1. Saliency maps can be useful debugging tools, but visual plausibility is not evidence of faithful reasoning.
2. Randomization, label-noise, deletion, stability, and shortcut-region tests reveal different failure modes.
3. Accuracy alone is not enough for clinical screening; sensitivity and specificity matter.
4. Synthetic shortcuts are useful teaching tools because the ground-truth artifact is known.
5. Moving from pixels to patients requires external validation, transparent reporting, clinical review, and careful workflow design.

Checklist summary: the final checklist is the practical handoff from the tutorial. It frames saliency maps as one debugging input alongside external validation, clinical metrics, robustness, calibration, provenance, and expert review.

AI assistance disclosure¶

Parts of this tutorial were prepared with assistance from an AI language model for editing, structuring, and clarity. All code, experiments, results, and scientific claims were reviewed and validated by T. Kirscher.

References¶

[1] Yang, J. et al. MedMNIST v2: A large-scale lightweight benchmark for 2D and 3D biomedical image classification. Scientific Data, 2023.

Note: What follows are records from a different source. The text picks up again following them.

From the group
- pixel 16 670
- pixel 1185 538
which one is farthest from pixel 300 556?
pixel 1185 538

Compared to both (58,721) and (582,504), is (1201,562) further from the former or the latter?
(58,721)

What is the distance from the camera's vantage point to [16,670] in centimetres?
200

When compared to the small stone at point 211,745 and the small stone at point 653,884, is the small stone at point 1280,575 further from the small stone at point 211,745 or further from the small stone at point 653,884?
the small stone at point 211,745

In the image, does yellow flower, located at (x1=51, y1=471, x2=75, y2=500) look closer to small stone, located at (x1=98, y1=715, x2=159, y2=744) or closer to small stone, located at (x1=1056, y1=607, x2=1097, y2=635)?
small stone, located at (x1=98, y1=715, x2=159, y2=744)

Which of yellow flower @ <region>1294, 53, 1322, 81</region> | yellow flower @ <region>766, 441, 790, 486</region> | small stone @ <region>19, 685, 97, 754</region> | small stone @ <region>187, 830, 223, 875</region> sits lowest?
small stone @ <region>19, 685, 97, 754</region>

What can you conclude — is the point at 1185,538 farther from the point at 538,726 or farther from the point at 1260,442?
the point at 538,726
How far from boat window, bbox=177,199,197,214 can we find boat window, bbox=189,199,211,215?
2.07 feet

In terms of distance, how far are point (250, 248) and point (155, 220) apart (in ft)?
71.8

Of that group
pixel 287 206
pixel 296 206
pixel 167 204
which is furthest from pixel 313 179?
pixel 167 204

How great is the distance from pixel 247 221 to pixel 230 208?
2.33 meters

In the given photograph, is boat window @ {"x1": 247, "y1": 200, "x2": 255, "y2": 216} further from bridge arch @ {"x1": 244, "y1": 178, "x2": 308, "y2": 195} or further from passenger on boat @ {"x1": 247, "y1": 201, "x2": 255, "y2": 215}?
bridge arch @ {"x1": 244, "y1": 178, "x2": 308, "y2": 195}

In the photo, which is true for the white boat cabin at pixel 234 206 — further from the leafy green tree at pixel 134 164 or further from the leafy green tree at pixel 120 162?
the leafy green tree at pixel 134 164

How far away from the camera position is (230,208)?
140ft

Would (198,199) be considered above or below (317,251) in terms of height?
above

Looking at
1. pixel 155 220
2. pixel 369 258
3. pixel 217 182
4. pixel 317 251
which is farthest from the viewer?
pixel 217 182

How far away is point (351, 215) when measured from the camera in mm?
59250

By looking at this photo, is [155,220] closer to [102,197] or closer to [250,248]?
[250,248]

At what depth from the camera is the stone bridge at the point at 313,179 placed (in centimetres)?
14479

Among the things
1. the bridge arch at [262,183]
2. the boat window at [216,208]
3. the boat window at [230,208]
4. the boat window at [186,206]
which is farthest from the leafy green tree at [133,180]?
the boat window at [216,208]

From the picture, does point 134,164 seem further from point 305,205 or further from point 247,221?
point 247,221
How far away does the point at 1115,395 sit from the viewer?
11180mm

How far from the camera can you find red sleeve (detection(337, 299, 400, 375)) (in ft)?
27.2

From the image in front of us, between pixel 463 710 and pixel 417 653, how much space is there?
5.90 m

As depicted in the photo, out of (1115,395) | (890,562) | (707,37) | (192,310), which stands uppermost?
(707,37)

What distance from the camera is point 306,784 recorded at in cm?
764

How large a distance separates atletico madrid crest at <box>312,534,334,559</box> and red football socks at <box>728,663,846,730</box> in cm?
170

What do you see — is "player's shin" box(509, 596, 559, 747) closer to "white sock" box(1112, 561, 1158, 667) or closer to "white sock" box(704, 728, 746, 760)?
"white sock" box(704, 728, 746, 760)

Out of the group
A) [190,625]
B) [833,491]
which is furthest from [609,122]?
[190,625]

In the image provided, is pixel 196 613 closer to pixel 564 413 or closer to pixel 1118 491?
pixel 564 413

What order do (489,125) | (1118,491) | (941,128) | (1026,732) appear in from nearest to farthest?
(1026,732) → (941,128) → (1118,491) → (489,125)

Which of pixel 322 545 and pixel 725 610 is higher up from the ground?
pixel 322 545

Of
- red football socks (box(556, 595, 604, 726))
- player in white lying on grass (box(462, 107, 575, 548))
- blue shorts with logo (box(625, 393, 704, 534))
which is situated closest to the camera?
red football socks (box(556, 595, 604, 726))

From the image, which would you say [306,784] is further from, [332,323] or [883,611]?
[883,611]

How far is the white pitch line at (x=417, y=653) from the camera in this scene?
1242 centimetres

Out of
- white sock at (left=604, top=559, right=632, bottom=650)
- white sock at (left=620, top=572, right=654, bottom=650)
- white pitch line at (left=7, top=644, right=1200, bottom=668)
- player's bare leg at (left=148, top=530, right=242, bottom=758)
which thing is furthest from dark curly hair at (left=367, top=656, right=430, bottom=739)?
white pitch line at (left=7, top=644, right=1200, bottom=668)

[2] Sundararajan, M., Taly, A., and Yan, Q. Axiomatic Attribution for Deep Networks. ICML, 2017.

[3] Smilkov, D. et al. SmoothGrad: removing noise by adding noise. arXiv, 2017.

[4] Selvaraju, R. R. et al. Grad-CAM: Visual Explanations from Deep Networks via Gradient-based Localization. ICCV, 2017.

[5] Adebayo, J. et al. Sanity Checks for Saliency Maps. NeurIPS, 2018.

[6] Fong, R. C. and Vedaldi, A. Interpretable Explanations of Black Boxes by Meaningful Perturbation. ICCV, 2017.

[7] Zech, J. R. et al. Variable generalization performance of a deep learning model to detect pneumonia in chest radiographs: A cross-sectional study. PLOS Medicine, 2018.

[8] DeGrave, A. J., Janizek, J. D., and Lee, S.-I. AI for radiographic COVID-19 detection selects shortcuts over signal. Nature Machine Intelligence, 2021.

[9] Samek, W. et al., editors. Explainable AI: Interpreting, Explaining and Visualizing Deep Learning. Springer, 2019.

[10] Mongan, J., Moy, L., and Kahn, C. E. Checklist for Artificial Intelligence in Medical Imaging (CLAIM): A Guide for Authors and Reviewers. Radiology: Artificial Intelligence, 2020.